Datensatz

Zusammenfassung

Copper-based catalysts are established catalytic systems for the electrocatalytic CO2 reduction reaction (CO2RR), where wasteful CO2 is converted into valuable industrial resources, such as energy-dense C2+ products, using energy from renewable sources. However, better control over the catalyst selectivity, especially at industrially relevant high current density conditions is needed to expedite the economically viability of the CO2RR. For this purpose, bimetallic materials, where copper is combined with a secondary metal, comprise a promising and a highly tunable catalyst for CO2RR. However, the synergy between copper and the selected secondary metal species, the evolution of the bimetallic structural motifs under working conditions and the effect of the secondary metal on the kinetics of the Cu redox behavior require careful investigation. Here, we employ operando quick X-ray absorption spectroscopy (QXAFS), coupled with machine-learning based data analsysis and surface-enhanced Raman spectroscopy (SERS) to investigate the time-dependent chemical and structural changes in catalysts derived from shape-selected Zn/Cu2O nanocubes under CO2RR conditions at current densities up to -500 mA/cm2. We furthermore relate the transformation observed under working conditions to the catalytic activity and selectivity and correlate potential-dependent surface and subsurface processes. We report that the addition of Zn to a Cu-based catalyst has crucial impact on the kinetics of subsurface processes, while redox processes of the Cu surface layer remain largely unaffected.

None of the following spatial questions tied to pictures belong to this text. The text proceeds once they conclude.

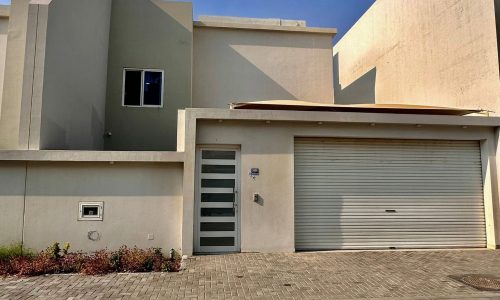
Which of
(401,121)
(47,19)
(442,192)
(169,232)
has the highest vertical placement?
(47,19)

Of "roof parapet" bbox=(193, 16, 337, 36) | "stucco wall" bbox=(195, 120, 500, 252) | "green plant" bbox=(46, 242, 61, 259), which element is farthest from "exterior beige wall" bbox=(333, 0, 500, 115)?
"green plant" bbox=(46, 242, 61, 259)

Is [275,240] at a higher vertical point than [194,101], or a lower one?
lower

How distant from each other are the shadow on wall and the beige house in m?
3.56

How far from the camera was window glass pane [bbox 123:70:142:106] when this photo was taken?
11562 millimetres

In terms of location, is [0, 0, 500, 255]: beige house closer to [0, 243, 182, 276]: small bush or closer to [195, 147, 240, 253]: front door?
[195, 147, 240, 253]: front door

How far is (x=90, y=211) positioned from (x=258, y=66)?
25.5ft

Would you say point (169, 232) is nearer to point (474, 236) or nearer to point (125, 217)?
point (125, 217)

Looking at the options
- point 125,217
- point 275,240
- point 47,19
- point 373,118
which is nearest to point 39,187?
point 125,217

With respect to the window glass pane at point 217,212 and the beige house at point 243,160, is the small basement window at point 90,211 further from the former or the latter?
the window glass pane at point 217,212

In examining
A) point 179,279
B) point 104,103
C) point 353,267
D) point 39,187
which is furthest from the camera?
point 104,103

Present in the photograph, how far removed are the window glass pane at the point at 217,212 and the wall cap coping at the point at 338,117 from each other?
2.10m

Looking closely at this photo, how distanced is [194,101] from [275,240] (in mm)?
6305

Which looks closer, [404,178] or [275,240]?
[275,240]

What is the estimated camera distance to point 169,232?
786cm
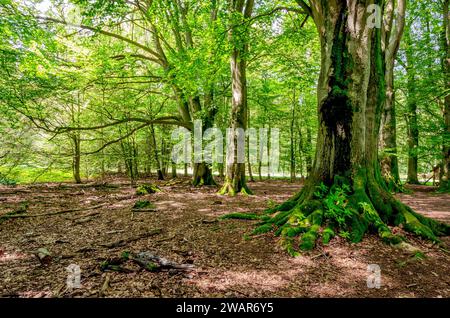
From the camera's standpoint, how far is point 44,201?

Interestingly, the presence of Zn was found to contribute to the stabilization of cationic Cu(I) species, which is of catalytic relevance since Cu(0)/Cu(I) interfaces have been reported beneficial for the efficient CO2 conversion to complex multicarbon products. At the same time, we attribute the increase of the C2+ product selectivity to the formation of Cu-rich CuZn alloys in samples with low Zn content, while Zn-rich alloy phases result in an increased formation of CO paralleled by an increase of the parasitic hydrogen evolution reaction.